The Securities and Exchange Commission (SEC) of the United States has taken legal action against 17 individuals who are accused of orchestrating a Ponzi scheme worth $300 million through the crypto trading platform, CryptoFX. The platform was registered as a legitimate crypto trading platform in Houston in February 2020. However, in September 2022, the SEC filed an emergency action to halt all operations of CryptoFX after suspecting it of being a crypto-asset Ponzi scheme. On March 14, 2024, the SEC identified 17 individuals allegedly involved in the fraudulent scheme.

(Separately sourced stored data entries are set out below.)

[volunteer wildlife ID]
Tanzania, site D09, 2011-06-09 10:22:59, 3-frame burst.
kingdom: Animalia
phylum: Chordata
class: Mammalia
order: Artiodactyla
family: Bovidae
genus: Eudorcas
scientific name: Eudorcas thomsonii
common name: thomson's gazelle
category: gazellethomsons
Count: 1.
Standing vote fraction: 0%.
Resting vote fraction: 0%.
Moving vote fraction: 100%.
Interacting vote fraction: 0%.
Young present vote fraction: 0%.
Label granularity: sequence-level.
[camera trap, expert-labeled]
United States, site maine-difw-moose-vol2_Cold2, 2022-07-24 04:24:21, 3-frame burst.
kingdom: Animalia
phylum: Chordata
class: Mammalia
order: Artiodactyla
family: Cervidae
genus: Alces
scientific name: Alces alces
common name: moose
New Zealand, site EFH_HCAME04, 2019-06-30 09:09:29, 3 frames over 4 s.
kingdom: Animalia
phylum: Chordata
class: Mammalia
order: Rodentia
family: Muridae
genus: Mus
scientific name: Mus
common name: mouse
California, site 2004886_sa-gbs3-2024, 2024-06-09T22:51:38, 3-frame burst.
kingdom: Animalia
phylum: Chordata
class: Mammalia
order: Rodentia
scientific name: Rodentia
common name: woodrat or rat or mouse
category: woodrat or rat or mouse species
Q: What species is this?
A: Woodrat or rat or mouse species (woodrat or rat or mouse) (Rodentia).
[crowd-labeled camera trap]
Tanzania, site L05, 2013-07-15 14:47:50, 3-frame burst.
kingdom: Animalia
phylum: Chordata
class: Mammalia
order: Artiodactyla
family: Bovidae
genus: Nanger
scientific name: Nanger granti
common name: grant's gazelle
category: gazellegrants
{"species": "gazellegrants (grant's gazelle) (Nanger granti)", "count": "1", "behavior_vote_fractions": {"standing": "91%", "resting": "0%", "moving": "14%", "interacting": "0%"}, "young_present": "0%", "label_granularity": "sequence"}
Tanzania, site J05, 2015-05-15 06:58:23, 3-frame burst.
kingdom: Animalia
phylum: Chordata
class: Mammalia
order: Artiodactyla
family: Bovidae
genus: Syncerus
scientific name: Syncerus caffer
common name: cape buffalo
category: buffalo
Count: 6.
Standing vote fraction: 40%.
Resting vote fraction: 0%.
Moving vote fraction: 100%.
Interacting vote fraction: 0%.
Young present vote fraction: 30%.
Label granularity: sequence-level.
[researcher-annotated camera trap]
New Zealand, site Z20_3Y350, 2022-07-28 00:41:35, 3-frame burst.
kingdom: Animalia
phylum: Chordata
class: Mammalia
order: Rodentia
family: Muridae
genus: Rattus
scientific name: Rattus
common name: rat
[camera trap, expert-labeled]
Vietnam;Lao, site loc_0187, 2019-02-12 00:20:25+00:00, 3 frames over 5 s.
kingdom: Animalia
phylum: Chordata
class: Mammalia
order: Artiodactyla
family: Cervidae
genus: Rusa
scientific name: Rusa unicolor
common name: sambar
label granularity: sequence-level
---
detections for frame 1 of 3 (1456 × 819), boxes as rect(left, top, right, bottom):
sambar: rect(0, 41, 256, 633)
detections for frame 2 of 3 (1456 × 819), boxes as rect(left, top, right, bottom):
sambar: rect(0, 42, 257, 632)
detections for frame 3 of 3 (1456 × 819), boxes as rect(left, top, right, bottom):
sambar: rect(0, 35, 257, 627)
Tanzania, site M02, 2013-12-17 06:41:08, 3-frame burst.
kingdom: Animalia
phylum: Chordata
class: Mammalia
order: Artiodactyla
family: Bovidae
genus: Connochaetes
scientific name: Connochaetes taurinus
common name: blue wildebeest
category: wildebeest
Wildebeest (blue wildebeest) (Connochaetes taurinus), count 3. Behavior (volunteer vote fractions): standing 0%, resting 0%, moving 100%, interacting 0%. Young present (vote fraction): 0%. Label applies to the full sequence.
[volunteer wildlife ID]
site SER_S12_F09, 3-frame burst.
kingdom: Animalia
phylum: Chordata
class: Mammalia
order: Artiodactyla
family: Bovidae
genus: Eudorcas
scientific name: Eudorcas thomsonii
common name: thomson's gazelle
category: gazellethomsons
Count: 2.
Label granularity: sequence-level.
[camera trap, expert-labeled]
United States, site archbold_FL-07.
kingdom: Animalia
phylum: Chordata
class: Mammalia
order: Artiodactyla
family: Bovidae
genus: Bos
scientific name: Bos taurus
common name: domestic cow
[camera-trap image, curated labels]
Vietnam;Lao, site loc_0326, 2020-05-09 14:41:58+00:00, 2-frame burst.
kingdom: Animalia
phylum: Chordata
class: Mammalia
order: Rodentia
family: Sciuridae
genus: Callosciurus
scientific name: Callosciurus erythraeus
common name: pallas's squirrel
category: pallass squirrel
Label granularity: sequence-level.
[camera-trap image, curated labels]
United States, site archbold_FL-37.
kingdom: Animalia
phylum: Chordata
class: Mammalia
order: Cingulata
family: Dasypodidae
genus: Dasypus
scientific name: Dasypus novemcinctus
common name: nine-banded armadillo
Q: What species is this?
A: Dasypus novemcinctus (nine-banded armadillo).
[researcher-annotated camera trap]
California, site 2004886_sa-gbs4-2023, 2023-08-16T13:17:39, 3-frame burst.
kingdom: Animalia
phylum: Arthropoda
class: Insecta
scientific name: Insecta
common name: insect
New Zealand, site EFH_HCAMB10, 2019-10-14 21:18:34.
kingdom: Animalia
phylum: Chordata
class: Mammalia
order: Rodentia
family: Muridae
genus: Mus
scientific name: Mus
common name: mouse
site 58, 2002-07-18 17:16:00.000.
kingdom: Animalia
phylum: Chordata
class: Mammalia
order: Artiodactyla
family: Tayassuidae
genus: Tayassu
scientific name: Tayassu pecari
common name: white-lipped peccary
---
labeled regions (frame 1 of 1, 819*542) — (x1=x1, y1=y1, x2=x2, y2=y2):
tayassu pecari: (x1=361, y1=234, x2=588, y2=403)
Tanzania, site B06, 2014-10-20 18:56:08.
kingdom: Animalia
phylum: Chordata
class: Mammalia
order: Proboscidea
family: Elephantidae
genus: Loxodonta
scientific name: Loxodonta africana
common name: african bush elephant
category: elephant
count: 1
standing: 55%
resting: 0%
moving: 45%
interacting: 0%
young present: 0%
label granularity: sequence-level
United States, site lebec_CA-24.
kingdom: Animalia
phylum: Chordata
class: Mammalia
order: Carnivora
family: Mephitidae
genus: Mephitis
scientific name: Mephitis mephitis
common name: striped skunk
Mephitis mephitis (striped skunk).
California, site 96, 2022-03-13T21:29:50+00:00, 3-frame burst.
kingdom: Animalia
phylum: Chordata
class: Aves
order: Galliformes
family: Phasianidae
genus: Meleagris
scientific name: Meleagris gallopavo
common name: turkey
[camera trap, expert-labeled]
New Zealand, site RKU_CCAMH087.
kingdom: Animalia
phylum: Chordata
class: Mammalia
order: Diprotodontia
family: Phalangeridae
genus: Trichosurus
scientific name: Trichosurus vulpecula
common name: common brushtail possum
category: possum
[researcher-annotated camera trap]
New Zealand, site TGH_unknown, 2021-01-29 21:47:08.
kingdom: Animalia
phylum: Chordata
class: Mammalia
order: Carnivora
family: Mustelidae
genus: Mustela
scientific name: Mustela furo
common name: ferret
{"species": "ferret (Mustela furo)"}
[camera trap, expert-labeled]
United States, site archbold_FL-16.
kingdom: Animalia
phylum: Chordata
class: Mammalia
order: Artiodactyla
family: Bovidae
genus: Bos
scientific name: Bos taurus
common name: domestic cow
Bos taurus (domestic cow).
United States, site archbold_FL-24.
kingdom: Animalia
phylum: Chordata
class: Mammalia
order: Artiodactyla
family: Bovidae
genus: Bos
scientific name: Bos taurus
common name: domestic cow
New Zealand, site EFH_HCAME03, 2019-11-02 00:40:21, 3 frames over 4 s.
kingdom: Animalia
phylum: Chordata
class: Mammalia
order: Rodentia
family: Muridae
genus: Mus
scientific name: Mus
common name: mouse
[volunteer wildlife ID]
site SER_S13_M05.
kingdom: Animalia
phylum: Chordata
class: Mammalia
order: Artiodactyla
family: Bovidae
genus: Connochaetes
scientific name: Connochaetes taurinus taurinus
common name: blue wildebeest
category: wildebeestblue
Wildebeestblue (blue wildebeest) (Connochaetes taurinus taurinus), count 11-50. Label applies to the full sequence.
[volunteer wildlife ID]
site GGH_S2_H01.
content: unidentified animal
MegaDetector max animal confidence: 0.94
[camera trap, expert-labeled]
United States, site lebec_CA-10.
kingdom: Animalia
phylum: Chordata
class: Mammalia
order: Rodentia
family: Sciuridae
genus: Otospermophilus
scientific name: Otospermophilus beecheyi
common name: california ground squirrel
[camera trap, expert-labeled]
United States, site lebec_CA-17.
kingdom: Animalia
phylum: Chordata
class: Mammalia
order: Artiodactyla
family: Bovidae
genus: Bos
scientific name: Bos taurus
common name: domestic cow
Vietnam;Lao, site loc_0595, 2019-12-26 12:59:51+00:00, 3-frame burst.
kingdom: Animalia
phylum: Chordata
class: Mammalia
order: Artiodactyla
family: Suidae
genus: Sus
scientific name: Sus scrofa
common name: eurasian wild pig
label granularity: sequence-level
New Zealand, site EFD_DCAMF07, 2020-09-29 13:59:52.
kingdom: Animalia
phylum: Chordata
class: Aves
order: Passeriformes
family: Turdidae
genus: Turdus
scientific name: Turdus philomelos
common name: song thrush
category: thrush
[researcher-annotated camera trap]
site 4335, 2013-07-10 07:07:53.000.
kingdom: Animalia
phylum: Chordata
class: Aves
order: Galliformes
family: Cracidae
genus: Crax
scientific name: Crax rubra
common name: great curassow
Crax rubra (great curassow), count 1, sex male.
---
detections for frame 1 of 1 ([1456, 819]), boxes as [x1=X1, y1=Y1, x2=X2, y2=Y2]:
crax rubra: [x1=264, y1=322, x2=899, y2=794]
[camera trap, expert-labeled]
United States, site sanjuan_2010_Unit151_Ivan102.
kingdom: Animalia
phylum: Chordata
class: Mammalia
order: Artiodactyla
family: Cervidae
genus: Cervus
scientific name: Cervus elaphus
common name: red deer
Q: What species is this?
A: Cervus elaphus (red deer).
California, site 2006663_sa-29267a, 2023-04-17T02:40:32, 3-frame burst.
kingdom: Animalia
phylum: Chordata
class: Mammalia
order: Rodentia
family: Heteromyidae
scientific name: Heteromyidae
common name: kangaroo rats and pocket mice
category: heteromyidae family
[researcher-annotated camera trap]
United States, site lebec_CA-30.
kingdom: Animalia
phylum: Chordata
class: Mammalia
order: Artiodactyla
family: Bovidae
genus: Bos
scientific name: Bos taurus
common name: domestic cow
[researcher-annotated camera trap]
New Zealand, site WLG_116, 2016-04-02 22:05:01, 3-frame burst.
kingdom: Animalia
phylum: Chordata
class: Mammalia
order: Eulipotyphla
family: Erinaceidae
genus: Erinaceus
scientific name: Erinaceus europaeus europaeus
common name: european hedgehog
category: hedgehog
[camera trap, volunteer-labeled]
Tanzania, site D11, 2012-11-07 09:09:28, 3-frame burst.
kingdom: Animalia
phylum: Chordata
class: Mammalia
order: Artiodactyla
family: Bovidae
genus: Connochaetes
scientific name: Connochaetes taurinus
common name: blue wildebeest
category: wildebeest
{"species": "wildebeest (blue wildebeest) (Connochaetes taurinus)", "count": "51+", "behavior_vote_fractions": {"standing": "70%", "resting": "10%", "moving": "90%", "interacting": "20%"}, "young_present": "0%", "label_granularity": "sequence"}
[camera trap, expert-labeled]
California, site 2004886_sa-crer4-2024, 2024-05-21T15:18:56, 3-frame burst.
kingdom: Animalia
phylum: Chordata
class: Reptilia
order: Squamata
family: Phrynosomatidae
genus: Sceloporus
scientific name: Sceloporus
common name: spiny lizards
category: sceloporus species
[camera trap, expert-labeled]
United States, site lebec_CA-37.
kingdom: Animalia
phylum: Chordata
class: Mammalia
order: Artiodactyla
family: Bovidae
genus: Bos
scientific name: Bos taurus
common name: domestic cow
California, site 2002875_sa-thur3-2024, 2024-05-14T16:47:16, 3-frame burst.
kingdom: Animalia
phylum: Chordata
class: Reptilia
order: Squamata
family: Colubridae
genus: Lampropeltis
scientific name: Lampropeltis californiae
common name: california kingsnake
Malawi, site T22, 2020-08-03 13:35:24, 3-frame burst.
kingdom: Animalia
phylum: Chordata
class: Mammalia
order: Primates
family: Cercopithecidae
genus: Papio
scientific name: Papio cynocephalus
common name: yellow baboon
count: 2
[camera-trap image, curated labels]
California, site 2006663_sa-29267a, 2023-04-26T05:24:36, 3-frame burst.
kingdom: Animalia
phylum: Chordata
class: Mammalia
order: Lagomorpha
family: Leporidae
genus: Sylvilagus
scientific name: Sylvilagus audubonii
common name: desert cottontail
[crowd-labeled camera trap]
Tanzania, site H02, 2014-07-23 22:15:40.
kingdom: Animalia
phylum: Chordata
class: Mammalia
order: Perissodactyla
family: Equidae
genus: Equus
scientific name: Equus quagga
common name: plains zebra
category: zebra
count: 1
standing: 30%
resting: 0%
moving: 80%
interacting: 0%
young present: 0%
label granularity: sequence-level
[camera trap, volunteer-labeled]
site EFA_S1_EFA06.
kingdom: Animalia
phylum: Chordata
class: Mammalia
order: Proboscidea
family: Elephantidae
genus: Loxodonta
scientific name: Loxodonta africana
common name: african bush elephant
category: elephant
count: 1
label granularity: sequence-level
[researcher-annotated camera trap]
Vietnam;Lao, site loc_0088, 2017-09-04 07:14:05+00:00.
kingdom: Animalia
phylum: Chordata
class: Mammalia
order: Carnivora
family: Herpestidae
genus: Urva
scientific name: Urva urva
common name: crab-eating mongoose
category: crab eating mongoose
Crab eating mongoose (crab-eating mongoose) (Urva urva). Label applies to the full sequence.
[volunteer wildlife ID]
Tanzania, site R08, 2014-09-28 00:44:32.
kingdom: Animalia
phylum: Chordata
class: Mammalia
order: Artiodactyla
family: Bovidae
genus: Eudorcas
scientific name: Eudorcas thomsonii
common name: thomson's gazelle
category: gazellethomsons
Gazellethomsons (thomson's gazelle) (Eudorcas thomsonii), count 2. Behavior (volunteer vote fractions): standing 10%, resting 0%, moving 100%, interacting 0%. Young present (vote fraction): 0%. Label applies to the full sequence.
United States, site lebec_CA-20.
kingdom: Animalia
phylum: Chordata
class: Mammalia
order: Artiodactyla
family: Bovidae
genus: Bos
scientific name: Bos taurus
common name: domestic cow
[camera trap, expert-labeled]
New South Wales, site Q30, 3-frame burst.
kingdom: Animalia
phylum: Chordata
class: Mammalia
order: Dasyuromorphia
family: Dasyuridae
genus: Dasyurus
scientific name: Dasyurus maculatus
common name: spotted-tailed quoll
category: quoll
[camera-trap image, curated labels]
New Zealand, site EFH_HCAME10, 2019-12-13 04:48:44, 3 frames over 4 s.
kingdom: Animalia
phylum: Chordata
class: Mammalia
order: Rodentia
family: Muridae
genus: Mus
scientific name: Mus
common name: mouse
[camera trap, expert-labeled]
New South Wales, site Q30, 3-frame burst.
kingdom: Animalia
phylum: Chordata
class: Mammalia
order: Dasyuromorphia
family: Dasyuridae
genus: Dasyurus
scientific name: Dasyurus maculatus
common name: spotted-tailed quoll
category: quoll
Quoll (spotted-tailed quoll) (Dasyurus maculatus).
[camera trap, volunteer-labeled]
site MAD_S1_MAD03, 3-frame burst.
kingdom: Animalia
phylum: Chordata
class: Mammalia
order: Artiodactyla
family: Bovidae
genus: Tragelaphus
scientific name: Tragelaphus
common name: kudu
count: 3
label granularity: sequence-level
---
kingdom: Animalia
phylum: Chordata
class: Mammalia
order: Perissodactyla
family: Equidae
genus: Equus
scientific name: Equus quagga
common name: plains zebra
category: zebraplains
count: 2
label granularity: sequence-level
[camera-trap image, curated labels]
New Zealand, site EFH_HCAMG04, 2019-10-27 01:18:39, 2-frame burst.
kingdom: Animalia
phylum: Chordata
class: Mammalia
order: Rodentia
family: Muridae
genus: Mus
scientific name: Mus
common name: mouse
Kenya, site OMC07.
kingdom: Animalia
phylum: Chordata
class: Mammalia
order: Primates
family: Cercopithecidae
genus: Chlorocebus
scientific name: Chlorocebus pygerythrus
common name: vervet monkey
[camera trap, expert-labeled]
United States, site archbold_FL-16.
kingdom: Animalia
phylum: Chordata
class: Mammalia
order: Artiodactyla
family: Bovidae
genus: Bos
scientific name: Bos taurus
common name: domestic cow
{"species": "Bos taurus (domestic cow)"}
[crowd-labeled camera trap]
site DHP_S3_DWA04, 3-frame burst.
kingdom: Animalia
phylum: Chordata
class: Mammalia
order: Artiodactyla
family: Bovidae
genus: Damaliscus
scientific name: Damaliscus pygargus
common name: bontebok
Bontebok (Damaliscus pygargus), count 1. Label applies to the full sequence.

Gurbir Grewal, the director of the SEC’s Division of Enforcement, stated that CryptoFX specifically targeted crypto investors from the Latino community across 10 U.S. states and two foreign countries. Grewal emphasized that a Ponzi scheme of this magnitude requires the involvement of numerous participants, and therefore, the SEC has charged the main architects and perpetrators.
The SEC’s investigation revealed that several individuals associated with CryptoFX misused investors’ funds by making false promises of investments in highly profitable cryptocurrencies and nonfungible tokens (NFTs). These fraudulent activities took place during the ongoing bull market of the crypto industry, which enticed investors to participate.
The SEC has requested the court to charge the 17 individuals with various violations of the Securities and Exchange Act. Additionally, the SEC is seeking to recover the funds obtained through the Ponzi scheme and impose civil penalties on the accused individuals.
In other news, the SEC recently announced a delay in its decision regarding the approval of options trading on spot Bitcoin exchange-traded funds (ETFs). The agency has postponed its decision for another 45 days, with a final decision expected by April 24.